Gazze’de hayata geçirilecek bir ateşkesin İsrail’in faydasına olacağını söyledi. Fransa’nın Hamas’ın İsrail’e yönelik saldırılarını açıkça kınadığını hatırlatan Macron, ABD ve İngiltere gibi bazı ülkelerin çatışmalara insani ara verilmesini savunup ateşkes çağrılarına katılmaması konusunda, “(Ateşkes çağrısı) Yapacaklarını umuyorum.” yanıtını verdi. Macron, 7 Ekim’de İsrail Cumhurbaşkanı ve Başbakanını arayan ilk liderlerden olduğunu belirterek, “Birinci gün bunun terörle mücadele olduğunu söyledik. Çünkü bir demokrasi tarafından yürütülüyor ve uluslararası kurallara, savaş kurallarına ve uluslararası insancıl hukuka uygun olmalıdır. Ancak gün geçtikçe Gazze’de sivillerin devamlı bombalandığını görmeye başladık.” ifadelerini kullandı. Macron, İsrail’in uluslararası kurallara uyup uymadığı sorusuna ise, “Sivillere saldırmanın hiçbir gerekçesi olamaz.” cevabını verdi.
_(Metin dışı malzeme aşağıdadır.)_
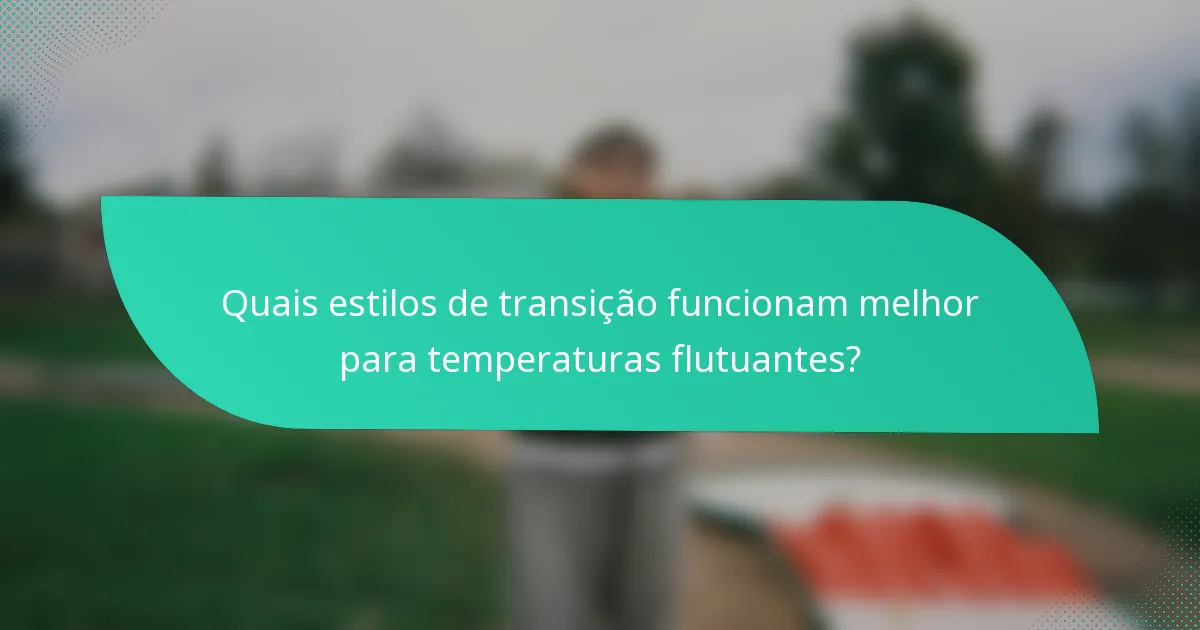 Quais estilos de transição funcionam melhor para temperaturas flutuantes?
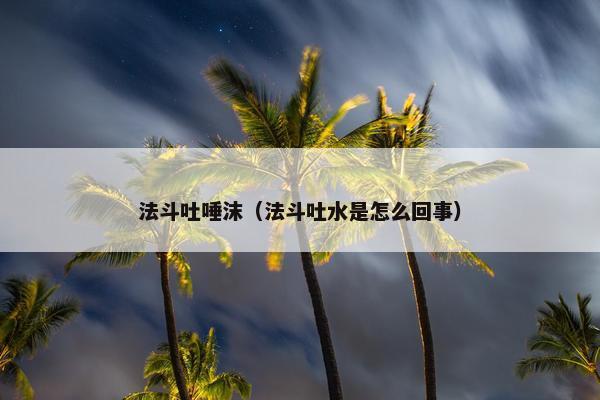 法斗吐唾沫（法斗吐水是怎么回事）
Macron, İsrail’in Gazze’yi bombalamasının çatışmayı uzatacak şekilde bölgede kötü duygular oluşmasına neden olduğunu da sözlerine ekledi. Ülkede dün yapılan antisemitizme karşı yürüyüşe ilişkin de değerlendirmelerde bulunan Macron, tüm Fransızların antisemitizm karşısında birlik olması ve Filistinlilerin yaşadığı acıyı paylaşması gerektiğini söyledi. Batı’da ise halk tüm baskılara rağmen protestoların şiddetini artırıyor. İngiltere’nin başkenti Londra’da dün yapılan Filistin halkı ile dayanışma yürüyüşü en büyük gösterilerden biri olarak niteleniyor.
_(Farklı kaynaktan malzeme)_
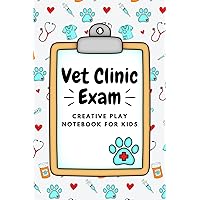 Vet Clinic Exam Notebook - Imaginative and Pretend Play Gift for Kids, Play to Learn for Boys and Girls, 100 Activity Pages, 6 x 9 Inches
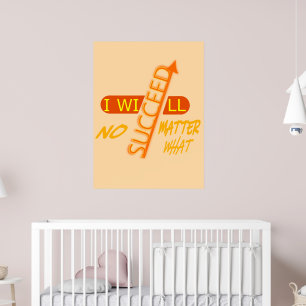 I Will Succeed No Matter What  Poster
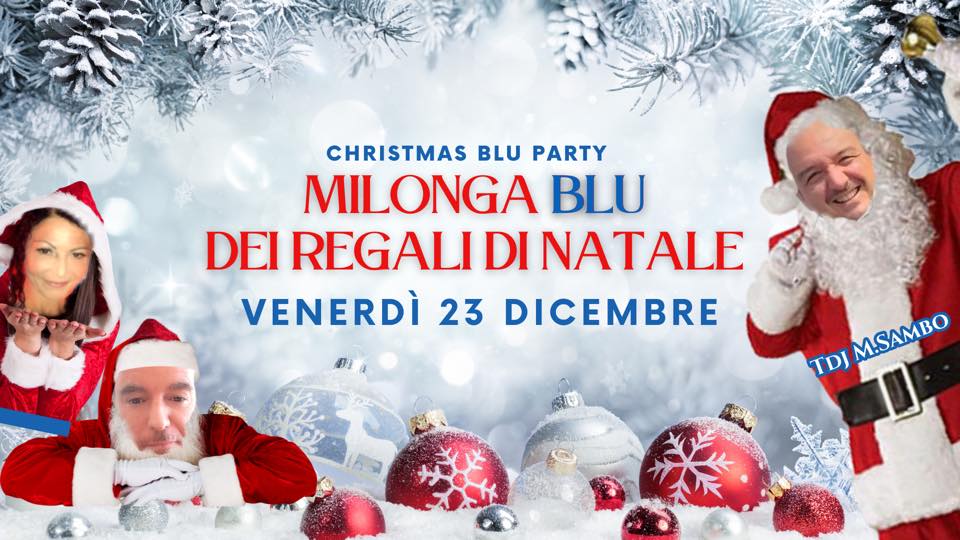 Venerdì 23 Dicembre, Milonga Blu dei Regali di Natale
Öte yandan İsrail Başbakanı Netanyahu, Macron’un açıklamasına cevaben Hamas’la IŞİD’i birbirine benzeterek, “Sivillere yönelik her türlü zararın sorumluluğu İsrail’e değil Hamas-IŞİD’e aittir.” ifadelerini kullandı. Hamas sonrası Gazze’de yönetimin nasıl şekilleneceği tartışılırken Filistin lideri Abbas, çatışmaların sona ermesinin ardından Gazze Şeridi’nde yönetimi devralmaya talip olduğunu söyledi. Abbas “Kapsamlı bir siyasi çözümün parçası olarak üzerimize düşen tüm sorumluluğu üstleniriz” dedi. Dünyada 750’nin üzerinde gazeteci de, İsrail’in Gazze’deki sivil katliamına tepki gösterdikleri açık mektupta, Batı medyasının konuya ilişkin yayın politikasını eleştirip yaşananlarda payı olduğunu vurguladı. Gazeteciler “Filistinlilerin etnik temizlik ile ortadan kaldırılmasında payınız var” dedi.